Looking at the slave's machine load, say using "vmstat", you could see a certain amount of CPU load in user mode, possibly some "waiting for IO", and some read IO (group "io", column "bi" = "block input"). Checking with "top", you could see that the MySQL server process was the only significant CPU load, and closer inspection would reveal that it used roughly one CPU core.
(A side remark: The numbers of "vmstat" and "top" are not directly comparable: While "vmstat" reports the overall CPU usage as a percentage of the total available CPU power, "top" reports the CPU usage of the individual processes as the percentage of a single CPU core. So if you had a 4-core machine with only one active process running an infinite loop, "top" would show this process as using 100%, while "vmstat" would report the CPU as running 25% in user mode and being 75% idle. If you don't know it, look at "/proc/cpuinfo" to find the number of CPU cores.)
What was the Issue?
From "top", we could tell that the MySQL server was using one CPU core at full speed. From "vmstat", we could tell that it might access some data from disk, but didn't write any significant amount. This sure looked like an infinite loop or a close relative of it, executed by only one thread.Some of you may have heard that (under some conditions) replication may do a full table scan: This is it!
When the slave has to apply a change (for this discussion: a delete or an update) which is provided in row format, and the table has no PK (or other suitable index), the SQL thread does a full table scan searching for the matching row. Note that it doesn't stop on the first match, but rather continues the scan throughout the rest of the table.

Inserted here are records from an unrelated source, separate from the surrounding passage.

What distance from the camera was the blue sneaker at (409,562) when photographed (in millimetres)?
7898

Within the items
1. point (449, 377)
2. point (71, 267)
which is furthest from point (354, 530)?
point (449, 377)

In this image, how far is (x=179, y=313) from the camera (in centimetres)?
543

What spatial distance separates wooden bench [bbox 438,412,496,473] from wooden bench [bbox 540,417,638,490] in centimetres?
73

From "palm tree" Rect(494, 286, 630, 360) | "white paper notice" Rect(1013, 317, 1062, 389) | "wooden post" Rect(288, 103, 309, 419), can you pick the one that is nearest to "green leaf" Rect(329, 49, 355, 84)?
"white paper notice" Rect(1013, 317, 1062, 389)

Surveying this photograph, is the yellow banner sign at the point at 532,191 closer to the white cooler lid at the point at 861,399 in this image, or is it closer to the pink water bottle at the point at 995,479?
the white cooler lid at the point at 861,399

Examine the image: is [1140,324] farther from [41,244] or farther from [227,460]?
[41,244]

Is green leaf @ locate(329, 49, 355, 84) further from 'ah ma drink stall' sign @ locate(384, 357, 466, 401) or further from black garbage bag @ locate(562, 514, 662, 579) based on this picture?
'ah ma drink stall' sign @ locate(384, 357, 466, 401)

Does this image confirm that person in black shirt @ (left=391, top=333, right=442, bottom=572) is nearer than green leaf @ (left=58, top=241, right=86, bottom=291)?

To be honest: I don't understand why it doesn't stop after the first match. I also ran a modified test where some master rows had two matches on the slave (I had duplicated them by "insert select"): The "delete" was still replicated as before, and these additional slave rows were still present after the delete.
Until now, you may consider that "full table scan" as a claim without proof, and I agree with all demands for a more thorough check.
The Experiment
For tests, I have a setup of two VMs, each running a MySQL server process, and they are configured for a traditional master-slave replication. In fact, I have it for the versions MySQL 5.5.44, 5.6.24, and 5.7.17. (Yes, I might add newer versions.)So I designed an experiment:
- Start both master and slave, make sure replication is running.
- On the master, create a table without any key / index, neither primary nor secondary:
CREATE TABLE for_delete ( inc_num int, # ascending numbers 1 .. 10,000 repeated for larger tables clock timestamp, # now() counted: 129 different values with 200 k rows bubble char(250) # repeat('Abcd', 60) ) DEFAULT CHARACTER SET latin1 ;
- Insert into that table the desired number of rows (I had runs with 10 k, 20 k, 100 k, and 200 k)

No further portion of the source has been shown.